After almost forty years of work, Franco Aguggiaro, born in Vigonza, Italy and great traveler (not as a tourist, but as a researcher always searching exciting and challenging environments, where he would absolve and convey knowledge and culture), is still intimately tied to his first sensory “imprinting” the Venetian region land, with his colors, atmospheres, flavors, smells, contacts with the Venetian world of his childhood and adolescence, the rhythm of the local spoken language with its slow and sweet musicality. By painting he recovers the deep layers of the synaesthetic culture of his origins, when his definite, rich, supple layering of knowledge was subject to a constant revaluation or, better, a continuous resurfacing.
Sometimes nostalgic (he’s been living in FtLauderdale, Florida for many years) but rich in moods and feelings, sometimes in urgent need of documentation of the losses that his sensorial memory has been suffering by erasing his ancient visions of his land, his people, gestures tradition and the material culture and states of mind connected to them, different “sense” of time and space, a different view of the reality of things, colors, depth and environmental perspectives. The Venetian region of the “memories of the senses” is very different from the nostalgic views which some faded memories of distant, lost, seldom enlightened by a photograph, from old magazines or books give us, always with disappointing results.
Franco Aguggiaro, instead nourishes the inner eye by listening to his inner voices, letting grow the emotion that revives his gesture, strengthens the color, meaning its emotional quality. The chromatic factor is no longer perceived a simply coating of a picture, but primarily as the background painting of matter which becomes more expressive that descriptive, while absorbing the fickle perceptions that require a long time of observation. During this time, he enters his picture at the level of the psychological dimension of its poetic evocation, to feel and understand the slight expressionist deformations of regular faces and bodies, especially in his Roman period,where the game of colors replaced the game of volumes and the sign would modulate, and make the contours of the shapes vibrant and blurred, making the sense of existential discomfort and poverty suffered quietly, as a resigned acceptance of a widely shared and inevitable destiny, stand out. (Giorgio Segato)
Many Italian and international critics have written about Franco’s work, including F. Belfiori, F. Bellonzi, M. Biancale, R. Biasion, L. Borghese, M. Calabrese, R. Civello, C. Da Via, G. de Chirico, V. Fiore, V. Guzzi, D. Iavarone, V. Mariani, B. Morrini, F. Miele, E.F. Accrocca, E. Miscia, David Miller and many others.
Franco Aguggiaro was born in Vigonza Italy, in the province of Padova.
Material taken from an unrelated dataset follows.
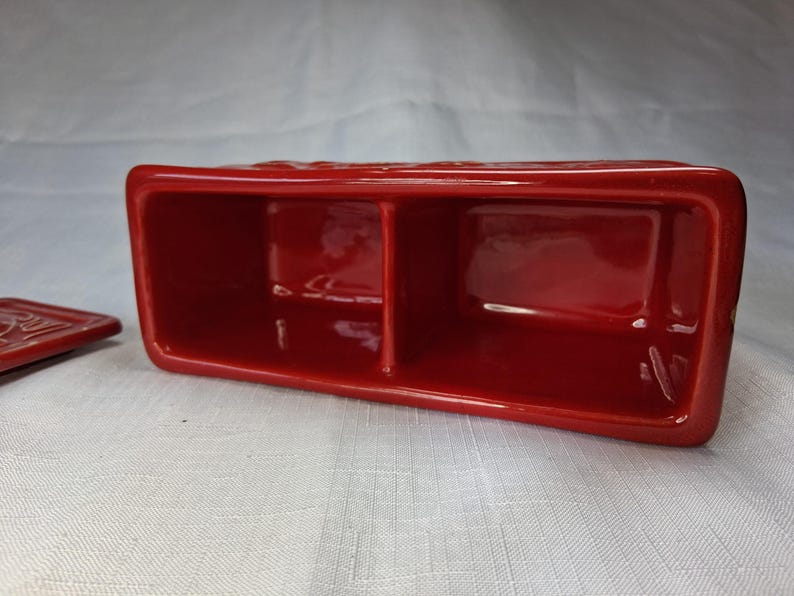 Puede incluir: Un recipiente rectangular de cer&aacute;mica roja con dos compartimentos y una tapa a juego. El recipiente tiene un acabado brillante y probablemente sirve para guardar objetos peque&ntilde;os. La tapa est&aacute; a un lado.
In the late 1960’s, he studied design and artistic nude painting in Nice. He continued his art studies in London, Paris and Stockholm. He returned to Rome in the 1970’s, to study at the Academy of Art.
At the end of the 1970’s, Franco returned to Stockholm to teach art and design. In the 1980’s, he opened an art studio in Rome, at Trastevere and began a working relationship with Mr. Ettore Russo (owner of Galleria La Barcaccia in Piazza di Spagna) who also discovered the Master Giorgio de Chirico. The relationship continued until the death of Mr. Russo in 1992. The same year Franco Aguggiaro was Knighted by Mr. Scalfaro, the President of the Republic of Italy.
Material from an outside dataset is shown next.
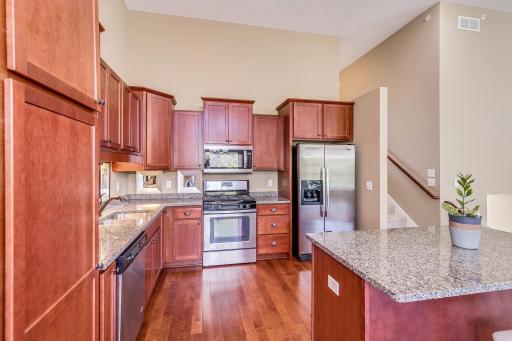 This end unit townhome is filled with beautiful upgrades! The Kitchen features custom cherry cabinets and granite countertops.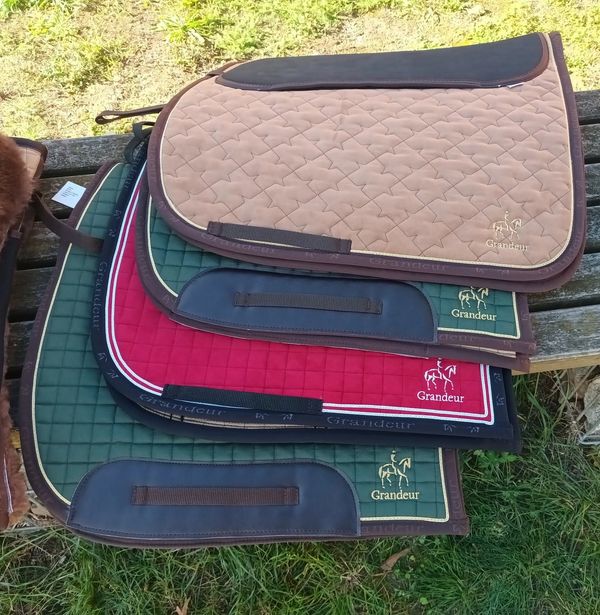 Stack of colorful Grandeur saddle pads on a bench.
Throughout his career, Franco’s associations with painter such as Giorgio de Chirico, Tommasi Ferroni, Kokocinski, Villoresi, Guzzi Schifano and many others, has afforded him the opportunity to learn the secrets of the most refined techniques of traditional and modern painting.
Establishing a residence in Ft. Lauderdale, Florida in 1994, Franco has established himself in the cultural community. In 1995, he was elected Cultural Chairman by the City of Ft. Lauderdale for Sister Cities International. In April of 2000, he became an American Citizen.
Many Italian and international critics have written about Franco’s work, including F. Belfiori, F. Bellonzi, Berenice, M. Biancale, R. Biasion, Toni Bonavita, L. Borghese, M. Calabrese, R. Civello, C. Da Via, G. De Chirico, V. Fiore, V. Guzzi, D. Iavarone, Athos Magini, V. Mariani, B. Morrini, F. Miele, E.F. Accrocca, E. Miscia, David Miller, V. Scorza, M. Vaizey, Giorgio Segato.